● GIVEN TASK A
Answer these questions from the email below:
(i) Which IRC channel does the sender mention?
(ii) Which word does the sender see used in definitions instead of `swap`?
(iii) What stack effect does the reply give for swap?

● SELECTION
Hi Peter,

On Mon, Nov 7, 2016 at 3:07 PM, <pet...@riseup.net> wrote:

> Hello,
>
> I am tinkering with factor and was wondering if it is OK to pick your
> brains here? As I play around with the language questions come up that
> are probably easy for you to answer. I don't see much action on the
> #concatenative IRC channel so I thought the maling list might be a
> better place?
>
> Questions are always welcome. The mailing list or #concatenative on IRC
are both good places to ask. Several people read the logs of #concatenative
and may answer your questions some time after you sent it, so don't give up.

As a starter:
>
> - I see a common pattern in definitions of using `dip` instead of
> `swap`. Is there some special reason for that? Is it more performant? I
> know the words aren't interchangeable but e.g. `with-directory-files`
> has `[ [ "" directory-files ] ] dip` which as far as I can tell is
> equivalent to `[ "" directory-files ] swap`. I saw this pattern in more
> definitions.
>
I guess it's a matter of personal style. I would argue that the 'meaning'
of swap ( x y -- y x ) is that there's the same importance on pushing y
down the stack than on puling x up the stack. Whereas [ y ] dip would focus
more putting y down the stack.

(Dataset records)
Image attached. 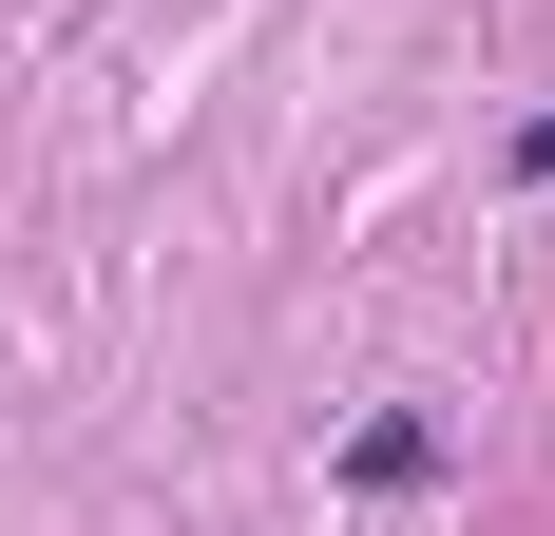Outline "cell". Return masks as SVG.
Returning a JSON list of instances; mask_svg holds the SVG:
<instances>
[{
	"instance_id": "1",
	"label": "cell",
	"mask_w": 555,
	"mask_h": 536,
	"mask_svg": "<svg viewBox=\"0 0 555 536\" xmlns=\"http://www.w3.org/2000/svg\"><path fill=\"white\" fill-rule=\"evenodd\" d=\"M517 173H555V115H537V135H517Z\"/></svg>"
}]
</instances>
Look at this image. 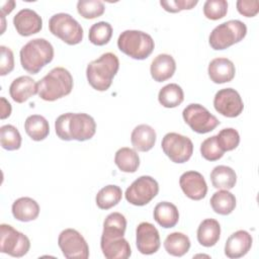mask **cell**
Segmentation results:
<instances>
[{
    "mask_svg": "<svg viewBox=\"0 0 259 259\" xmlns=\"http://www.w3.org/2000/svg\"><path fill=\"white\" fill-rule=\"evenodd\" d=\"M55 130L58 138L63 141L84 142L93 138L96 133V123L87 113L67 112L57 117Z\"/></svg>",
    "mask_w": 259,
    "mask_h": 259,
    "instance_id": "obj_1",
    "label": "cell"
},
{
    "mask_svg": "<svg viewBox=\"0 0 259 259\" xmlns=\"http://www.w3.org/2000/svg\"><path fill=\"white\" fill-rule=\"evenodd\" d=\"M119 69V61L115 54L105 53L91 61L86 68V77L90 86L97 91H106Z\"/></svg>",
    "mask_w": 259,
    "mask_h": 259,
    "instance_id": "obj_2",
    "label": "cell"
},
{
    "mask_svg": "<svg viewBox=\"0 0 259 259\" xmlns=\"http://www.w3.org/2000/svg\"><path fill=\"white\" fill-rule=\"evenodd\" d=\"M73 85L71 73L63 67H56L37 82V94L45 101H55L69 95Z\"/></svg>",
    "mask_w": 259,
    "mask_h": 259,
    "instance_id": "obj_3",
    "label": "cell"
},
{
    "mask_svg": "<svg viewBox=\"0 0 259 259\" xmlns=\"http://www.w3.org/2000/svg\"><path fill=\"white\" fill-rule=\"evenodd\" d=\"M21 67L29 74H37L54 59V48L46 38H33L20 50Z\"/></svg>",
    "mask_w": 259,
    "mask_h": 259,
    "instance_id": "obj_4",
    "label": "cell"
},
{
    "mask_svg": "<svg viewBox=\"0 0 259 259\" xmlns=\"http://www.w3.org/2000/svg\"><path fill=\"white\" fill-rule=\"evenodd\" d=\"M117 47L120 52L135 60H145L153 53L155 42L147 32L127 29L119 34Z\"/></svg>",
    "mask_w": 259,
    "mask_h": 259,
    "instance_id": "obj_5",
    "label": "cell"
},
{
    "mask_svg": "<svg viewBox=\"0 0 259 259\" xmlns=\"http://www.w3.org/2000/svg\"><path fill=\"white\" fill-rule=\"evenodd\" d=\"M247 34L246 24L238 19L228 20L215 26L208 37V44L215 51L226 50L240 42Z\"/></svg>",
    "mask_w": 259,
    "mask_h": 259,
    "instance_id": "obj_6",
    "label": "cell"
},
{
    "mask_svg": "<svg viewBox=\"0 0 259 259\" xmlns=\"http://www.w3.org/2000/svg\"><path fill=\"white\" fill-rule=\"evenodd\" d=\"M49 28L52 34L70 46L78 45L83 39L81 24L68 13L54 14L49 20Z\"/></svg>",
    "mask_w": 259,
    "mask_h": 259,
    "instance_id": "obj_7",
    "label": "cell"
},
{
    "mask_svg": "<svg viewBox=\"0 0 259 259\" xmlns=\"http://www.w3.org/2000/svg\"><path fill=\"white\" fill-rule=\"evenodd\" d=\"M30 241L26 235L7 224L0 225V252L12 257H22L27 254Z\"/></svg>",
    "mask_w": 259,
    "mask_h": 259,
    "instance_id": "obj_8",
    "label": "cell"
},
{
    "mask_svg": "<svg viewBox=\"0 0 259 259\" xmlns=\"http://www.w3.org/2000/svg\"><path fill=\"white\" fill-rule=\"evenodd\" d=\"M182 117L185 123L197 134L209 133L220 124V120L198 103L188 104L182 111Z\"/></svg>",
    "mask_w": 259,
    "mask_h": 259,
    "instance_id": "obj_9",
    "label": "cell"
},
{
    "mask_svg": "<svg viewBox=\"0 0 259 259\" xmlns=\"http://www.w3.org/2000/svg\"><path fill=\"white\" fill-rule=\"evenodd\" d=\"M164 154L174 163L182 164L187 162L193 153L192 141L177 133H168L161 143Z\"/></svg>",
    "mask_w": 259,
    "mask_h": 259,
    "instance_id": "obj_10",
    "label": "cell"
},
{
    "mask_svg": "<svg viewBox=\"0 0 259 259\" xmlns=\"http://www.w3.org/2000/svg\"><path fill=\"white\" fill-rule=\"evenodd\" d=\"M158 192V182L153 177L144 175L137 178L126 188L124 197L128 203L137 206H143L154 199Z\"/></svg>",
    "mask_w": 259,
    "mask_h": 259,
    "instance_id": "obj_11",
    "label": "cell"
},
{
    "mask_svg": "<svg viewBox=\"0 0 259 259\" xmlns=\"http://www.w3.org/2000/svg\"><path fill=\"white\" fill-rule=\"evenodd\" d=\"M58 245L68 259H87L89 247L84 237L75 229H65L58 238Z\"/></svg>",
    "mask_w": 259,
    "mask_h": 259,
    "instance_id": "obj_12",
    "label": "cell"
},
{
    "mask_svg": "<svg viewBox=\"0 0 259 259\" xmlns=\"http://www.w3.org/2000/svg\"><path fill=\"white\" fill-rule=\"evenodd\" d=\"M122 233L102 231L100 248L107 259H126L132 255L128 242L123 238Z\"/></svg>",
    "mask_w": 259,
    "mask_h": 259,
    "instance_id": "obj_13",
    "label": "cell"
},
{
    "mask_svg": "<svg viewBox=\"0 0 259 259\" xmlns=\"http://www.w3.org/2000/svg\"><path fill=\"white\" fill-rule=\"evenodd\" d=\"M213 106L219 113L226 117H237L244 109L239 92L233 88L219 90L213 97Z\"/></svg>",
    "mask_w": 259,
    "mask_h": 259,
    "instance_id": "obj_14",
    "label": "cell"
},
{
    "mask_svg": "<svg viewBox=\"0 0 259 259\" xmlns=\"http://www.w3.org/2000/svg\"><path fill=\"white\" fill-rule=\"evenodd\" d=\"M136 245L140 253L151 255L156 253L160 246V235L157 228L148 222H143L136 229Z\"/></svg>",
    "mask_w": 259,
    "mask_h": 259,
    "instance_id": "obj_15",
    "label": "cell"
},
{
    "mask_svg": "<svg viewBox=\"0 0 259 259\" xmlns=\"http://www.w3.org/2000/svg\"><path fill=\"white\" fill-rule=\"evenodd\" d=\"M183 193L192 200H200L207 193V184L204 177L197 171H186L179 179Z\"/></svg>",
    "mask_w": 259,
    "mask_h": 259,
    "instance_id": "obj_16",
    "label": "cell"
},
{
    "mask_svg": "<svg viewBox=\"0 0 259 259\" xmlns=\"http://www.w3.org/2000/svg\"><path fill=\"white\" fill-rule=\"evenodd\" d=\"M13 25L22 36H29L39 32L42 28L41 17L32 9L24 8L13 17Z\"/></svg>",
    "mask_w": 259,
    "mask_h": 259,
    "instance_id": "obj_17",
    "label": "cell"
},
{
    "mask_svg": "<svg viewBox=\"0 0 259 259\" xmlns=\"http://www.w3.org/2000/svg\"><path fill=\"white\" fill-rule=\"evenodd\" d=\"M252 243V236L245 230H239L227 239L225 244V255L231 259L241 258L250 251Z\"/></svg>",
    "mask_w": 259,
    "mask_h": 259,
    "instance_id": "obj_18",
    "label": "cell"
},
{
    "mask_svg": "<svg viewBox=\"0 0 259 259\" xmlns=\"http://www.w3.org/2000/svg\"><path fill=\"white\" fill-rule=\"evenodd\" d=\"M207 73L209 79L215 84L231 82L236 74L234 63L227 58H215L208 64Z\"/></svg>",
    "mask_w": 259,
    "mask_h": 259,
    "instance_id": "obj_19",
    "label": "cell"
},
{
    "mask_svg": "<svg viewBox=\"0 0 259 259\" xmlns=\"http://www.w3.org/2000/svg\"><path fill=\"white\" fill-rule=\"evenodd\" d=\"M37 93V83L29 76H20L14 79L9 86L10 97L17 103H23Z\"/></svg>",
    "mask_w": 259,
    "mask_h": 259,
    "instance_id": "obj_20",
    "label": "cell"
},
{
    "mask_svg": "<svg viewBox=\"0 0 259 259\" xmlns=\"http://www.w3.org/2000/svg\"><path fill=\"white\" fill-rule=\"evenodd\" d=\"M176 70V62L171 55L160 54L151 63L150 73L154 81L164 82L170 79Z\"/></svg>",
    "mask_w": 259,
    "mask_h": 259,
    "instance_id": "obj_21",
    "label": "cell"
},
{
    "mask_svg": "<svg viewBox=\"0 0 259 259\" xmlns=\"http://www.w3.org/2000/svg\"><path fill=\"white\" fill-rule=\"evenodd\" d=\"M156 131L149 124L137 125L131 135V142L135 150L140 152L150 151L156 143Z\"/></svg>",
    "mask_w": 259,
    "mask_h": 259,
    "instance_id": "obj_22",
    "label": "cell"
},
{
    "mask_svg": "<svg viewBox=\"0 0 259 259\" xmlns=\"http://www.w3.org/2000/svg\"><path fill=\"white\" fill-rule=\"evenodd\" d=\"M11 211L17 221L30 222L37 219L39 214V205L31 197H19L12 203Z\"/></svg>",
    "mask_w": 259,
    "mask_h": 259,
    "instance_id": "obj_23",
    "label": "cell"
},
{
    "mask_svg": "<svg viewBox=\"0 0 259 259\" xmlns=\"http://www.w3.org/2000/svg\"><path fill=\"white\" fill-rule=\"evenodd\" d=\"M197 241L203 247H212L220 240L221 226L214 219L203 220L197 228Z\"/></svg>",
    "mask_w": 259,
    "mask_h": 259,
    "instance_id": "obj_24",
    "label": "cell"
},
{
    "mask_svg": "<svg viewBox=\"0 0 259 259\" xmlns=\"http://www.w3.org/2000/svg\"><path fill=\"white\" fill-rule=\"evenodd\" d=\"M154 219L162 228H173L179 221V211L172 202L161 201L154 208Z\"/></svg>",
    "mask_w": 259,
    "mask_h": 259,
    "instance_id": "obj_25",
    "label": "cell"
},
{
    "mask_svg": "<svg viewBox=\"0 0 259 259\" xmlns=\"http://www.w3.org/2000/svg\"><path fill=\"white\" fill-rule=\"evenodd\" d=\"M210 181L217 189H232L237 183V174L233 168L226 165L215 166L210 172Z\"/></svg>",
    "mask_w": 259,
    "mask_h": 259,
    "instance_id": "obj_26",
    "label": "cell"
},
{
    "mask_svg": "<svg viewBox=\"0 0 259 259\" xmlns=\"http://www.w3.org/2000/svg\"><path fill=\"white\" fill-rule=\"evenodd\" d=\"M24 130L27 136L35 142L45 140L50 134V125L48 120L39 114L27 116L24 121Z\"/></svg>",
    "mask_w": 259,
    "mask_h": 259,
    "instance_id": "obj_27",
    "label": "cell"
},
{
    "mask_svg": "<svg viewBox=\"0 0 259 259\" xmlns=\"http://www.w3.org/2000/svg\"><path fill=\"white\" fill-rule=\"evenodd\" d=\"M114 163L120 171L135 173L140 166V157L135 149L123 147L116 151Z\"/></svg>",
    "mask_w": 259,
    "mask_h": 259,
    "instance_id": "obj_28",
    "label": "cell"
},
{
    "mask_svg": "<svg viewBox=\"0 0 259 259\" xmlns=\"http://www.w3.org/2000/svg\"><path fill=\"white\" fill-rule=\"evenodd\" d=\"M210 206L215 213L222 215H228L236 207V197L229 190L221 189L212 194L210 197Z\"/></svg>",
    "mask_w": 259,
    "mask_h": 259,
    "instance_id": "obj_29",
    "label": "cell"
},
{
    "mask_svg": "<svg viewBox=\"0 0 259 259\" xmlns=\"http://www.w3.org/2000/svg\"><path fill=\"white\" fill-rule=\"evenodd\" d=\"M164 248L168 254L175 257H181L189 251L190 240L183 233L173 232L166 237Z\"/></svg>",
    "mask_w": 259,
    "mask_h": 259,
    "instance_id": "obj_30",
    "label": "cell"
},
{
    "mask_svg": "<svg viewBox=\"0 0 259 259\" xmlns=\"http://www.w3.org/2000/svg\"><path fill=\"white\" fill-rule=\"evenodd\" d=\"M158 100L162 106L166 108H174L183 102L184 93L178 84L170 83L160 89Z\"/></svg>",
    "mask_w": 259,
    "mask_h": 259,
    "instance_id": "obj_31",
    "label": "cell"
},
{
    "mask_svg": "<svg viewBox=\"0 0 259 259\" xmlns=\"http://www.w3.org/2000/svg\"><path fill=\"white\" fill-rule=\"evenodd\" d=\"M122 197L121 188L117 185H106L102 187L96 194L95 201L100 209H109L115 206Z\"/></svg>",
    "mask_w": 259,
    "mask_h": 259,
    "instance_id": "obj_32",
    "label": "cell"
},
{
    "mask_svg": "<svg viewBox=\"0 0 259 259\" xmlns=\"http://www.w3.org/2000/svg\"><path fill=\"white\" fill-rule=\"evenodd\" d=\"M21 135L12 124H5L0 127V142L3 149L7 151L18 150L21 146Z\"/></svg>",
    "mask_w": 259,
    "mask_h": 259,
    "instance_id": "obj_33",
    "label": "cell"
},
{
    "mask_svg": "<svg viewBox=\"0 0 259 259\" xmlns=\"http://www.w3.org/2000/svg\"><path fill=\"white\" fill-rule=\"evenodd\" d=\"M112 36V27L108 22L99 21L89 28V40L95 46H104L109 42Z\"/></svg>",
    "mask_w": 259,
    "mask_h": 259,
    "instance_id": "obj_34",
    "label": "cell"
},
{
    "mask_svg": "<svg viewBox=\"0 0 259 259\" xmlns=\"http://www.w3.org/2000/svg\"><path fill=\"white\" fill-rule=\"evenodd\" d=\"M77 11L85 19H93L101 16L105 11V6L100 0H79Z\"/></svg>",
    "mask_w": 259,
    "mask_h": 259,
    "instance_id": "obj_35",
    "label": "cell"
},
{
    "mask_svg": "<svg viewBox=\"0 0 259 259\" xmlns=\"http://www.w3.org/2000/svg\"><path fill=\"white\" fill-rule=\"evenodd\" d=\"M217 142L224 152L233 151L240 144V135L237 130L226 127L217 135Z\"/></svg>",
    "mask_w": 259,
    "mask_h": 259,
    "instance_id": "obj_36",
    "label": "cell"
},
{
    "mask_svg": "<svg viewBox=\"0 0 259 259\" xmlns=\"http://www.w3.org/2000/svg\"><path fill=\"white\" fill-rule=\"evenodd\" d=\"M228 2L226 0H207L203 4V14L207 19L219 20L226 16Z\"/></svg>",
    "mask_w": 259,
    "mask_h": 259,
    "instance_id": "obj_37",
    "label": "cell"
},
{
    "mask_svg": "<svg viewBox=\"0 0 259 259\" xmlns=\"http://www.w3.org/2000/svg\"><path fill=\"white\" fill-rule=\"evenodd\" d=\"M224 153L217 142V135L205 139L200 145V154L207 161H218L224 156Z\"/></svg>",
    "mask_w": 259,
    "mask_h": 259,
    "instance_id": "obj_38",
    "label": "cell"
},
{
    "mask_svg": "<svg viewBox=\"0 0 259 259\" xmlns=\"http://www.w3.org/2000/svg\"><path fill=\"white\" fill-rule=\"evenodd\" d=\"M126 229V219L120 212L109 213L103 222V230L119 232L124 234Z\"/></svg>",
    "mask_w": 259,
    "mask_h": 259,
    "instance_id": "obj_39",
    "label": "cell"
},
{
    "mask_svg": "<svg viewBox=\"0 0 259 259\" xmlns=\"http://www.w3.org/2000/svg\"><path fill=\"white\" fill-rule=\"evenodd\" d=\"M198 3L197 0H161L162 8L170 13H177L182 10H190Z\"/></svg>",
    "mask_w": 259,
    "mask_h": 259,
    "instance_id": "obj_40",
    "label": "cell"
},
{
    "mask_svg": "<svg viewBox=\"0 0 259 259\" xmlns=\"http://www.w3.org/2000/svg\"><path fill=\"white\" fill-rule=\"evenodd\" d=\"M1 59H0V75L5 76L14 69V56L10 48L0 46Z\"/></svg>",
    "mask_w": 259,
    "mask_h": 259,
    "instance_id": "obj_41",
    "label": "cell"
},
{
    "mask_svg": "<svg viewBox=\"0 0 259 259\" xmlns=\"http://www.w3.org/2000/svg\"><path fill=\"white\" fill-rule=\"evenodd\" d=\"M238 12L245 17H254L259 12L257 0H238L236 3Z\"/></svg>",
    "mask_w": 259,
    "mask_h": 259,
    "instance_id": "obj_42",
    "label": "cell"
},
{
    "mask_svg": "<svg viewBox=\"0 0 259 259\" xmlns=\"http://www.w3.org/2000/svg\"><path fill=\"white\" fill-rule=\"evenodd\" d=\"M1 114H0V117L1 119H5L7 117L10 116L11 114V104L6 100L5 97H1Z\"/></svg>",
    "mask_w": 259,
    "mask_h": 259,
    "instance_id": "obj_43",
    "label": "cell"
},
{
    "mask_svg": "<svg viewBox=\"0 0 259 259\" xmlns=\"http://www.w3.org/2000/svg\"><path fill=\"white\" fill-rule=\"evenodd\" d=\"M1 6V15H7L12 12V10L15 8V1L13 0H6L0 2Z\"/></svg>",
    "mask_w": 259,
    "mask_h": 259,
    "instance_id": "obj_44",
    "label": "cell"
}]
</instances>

---

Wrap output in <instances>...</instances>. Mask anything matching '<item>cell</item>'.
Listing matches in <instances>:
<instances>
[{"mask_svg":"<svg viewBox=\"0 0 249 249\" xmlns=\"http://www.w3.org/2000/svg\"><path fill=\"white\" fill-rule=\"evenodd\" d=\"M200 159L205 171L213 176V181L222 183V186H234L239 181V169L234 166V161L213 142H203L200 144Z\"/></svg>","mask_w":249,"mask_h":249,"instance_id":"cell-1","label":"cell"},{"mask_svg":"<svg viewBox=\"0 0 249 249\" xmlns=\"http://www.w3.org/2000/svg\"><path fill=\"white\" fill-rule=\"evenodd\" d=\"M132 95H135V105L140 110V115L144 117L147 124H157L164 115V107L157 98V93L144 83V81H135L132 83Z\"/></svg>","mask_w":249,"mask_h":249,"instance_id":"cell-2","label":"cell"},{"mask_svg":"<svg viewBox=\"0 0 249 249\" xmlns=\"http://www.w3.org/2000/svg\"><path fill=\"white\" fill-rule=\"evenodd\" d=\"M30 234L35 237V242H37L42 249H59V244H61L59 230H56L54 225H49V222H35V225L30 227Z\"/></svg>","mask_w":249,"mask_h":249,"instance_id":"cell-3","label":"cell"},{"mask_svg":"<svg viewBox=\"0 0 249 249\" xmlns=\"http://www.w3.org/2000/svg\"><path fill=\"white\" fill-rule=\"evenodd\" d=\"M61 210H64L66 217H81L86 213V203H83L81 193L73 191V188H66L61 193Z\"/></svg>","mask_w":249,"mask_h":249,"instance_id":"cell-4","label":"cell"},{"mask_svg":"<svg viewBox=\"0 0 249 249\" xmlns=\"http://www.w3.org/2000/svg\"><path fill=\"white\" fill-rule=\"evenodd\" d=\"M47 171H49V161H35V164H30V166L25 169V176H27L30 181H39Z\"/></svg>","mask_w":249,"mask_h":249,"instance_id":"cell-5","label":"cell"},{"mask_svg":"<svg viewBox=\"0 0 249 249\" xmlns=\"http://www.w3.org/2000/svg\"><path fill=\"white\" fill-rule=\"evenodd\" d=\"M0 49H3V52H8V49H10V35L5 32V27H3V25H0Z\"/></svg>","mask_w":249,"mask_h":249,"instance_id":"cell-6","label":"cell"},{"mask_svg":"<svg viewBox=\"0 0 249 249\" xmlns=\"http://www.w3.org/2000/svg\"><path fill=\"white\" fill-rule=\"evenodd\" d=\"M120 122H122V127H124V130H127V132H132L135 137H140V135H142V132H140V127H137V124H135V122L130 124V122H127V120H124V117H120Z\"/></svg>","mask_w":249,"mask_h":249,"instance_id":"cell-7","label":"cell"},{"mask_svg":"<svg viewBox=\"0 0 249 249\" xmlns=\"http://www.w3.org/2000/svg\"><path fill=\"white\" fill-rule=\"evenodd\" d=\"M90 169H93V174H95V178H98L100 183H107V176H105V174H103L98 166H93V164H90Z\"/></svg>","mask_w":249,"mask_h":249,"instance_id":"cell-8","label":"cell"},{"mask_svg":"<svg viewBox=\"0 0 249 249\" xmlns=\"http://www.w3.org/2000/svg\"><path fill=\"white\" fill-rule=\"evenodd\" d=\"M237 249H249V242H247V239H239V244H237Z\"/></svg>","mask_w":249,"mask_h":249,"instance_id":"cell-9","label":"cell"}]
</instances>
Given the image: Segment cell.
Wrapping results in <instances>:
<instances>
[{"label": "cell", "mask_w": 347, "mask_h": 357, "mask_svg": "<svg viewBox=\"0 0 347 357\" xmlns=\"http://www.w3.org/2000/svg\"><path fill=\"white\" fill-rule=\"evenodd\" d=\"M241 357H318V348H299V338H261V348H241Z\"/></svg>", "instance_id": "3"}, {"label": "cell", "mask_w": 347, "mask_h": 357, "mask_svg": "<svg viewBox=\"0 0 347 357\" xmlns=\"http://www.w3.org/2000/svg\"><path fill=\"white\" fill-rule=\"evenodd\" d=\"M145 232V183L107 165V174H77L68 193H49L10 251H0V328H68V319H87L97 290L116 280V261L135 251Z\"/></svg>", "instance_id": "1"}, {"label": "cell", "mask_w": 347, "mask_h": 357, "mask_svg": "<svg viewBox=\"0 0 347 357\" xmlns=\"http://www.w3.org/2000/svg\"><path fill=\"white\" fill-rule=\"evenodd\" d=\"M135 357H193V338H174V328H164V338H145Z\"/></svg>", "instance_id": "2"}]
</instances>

● GIVEN TASK B
Report every line of the records that contains the word "results". Case counts.

● CORRECT RESPONSE A
(i) #concatenative
(ii) `dip`
(iii) ( x y -- y x )

● CORRECT RESPONSE B
Segmentation results:
Wrapping results in <instances>:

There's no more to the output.